Posts Tagged ‘Relationships’

Book Review: “Love at Last Sight” by Kerry and Chris Shook

July 12th, 2011

“I think it’s wonderful–love at first sight,” Alice exclaims with youthful longing as Millie and Adam stand before the parson to be wed in the classic musical “Seven Brides for Seven Brothers.” Adam and Millie had known each other for barely an afternoon.

Love at first sight is a thing of dreams, of romance novels and chick flicks.

Love at last sight is an art that requires hard work.

Or so Kerry and Chris Shook posit in their book Love at Last Sight.

I was initially drawn to this book when I read that it was not just about romantic relationships, but about all relationships. I’m somewhat of a lone ranger and I think relationship skills are one of my hugest weaknesses. So I was excited to have a chance to learn some valuable information about building lasting relationships.

What I didn’t bargain on was that the book would assume that you already have some pretty deep long-ish term relationships. In the opening chapter, the authors ask the reader to think of three “key” relationships:

“Now I’m not talking about business acquaintances, casual or distant friends, fourth or fifth cousins. We all have a lot of relationships in our lives–maybe too many–but quite frankly, not all are created equal.”

........

Activity - In the book review, how many "key" relationships do the authors ask the reader to think of in the opening chapter?

Collected material -
........

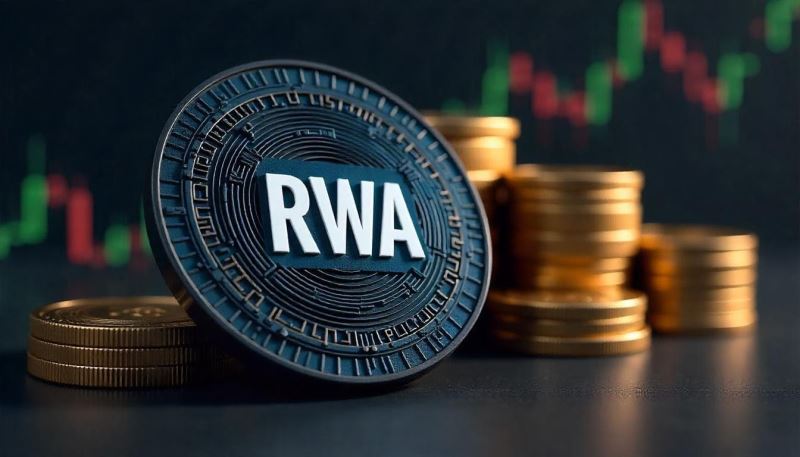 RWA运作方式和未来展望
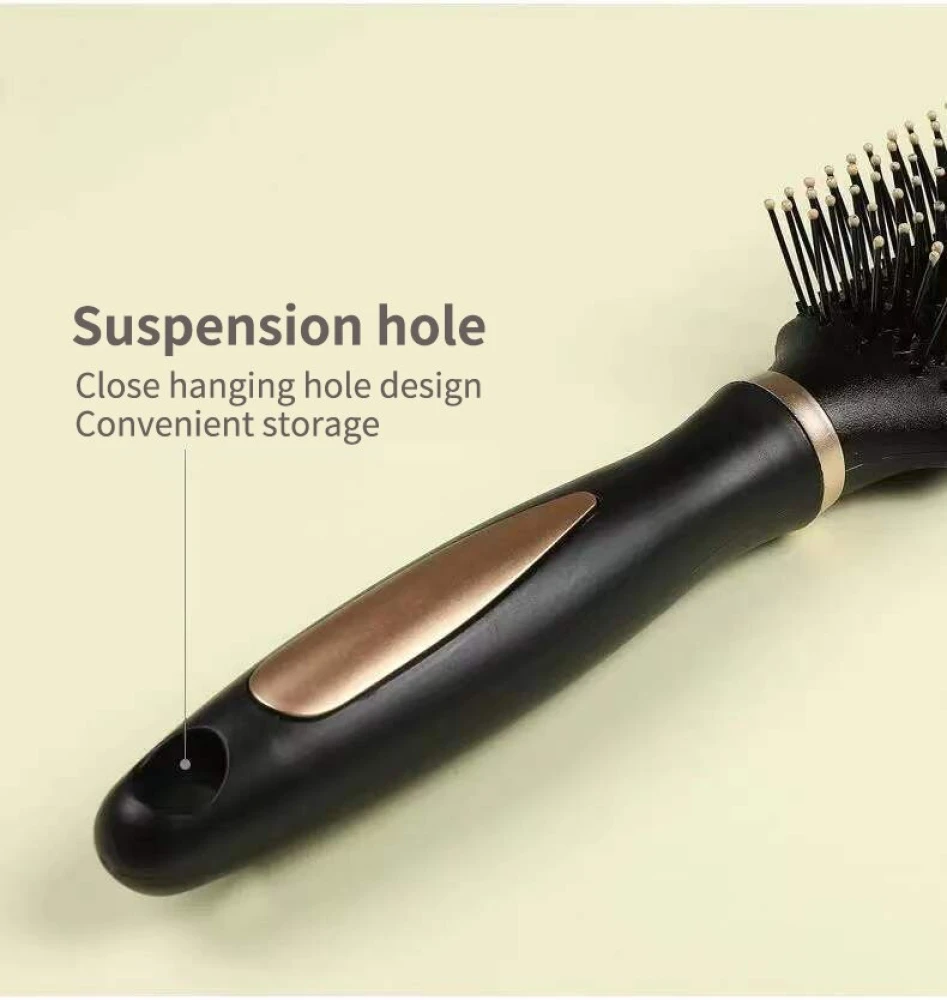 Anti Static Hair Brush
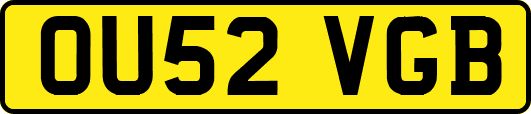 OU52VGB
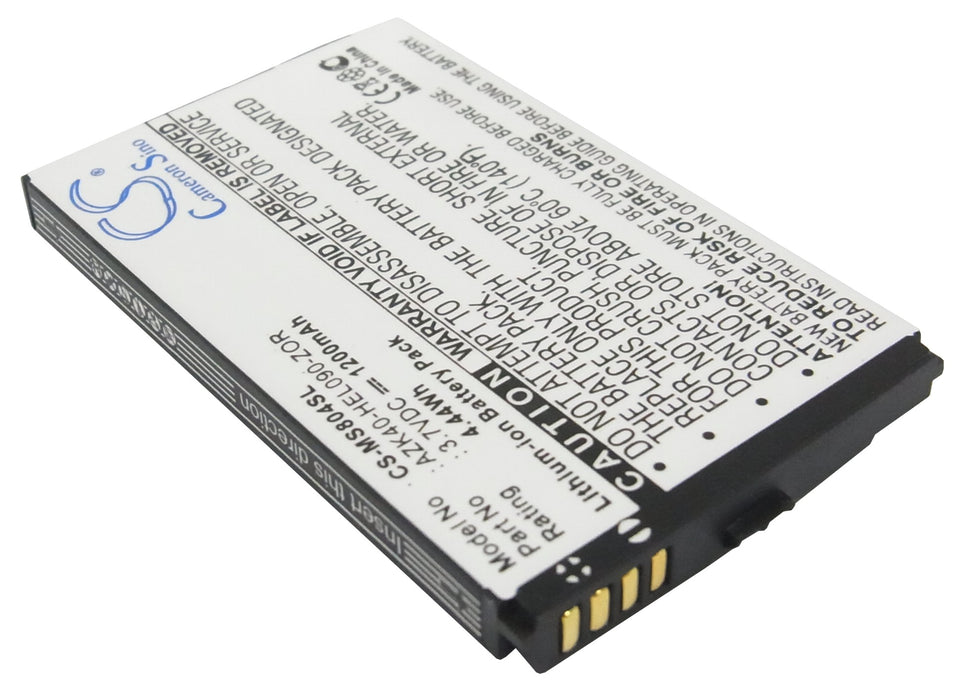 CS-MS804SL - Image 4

........

Output below - Three.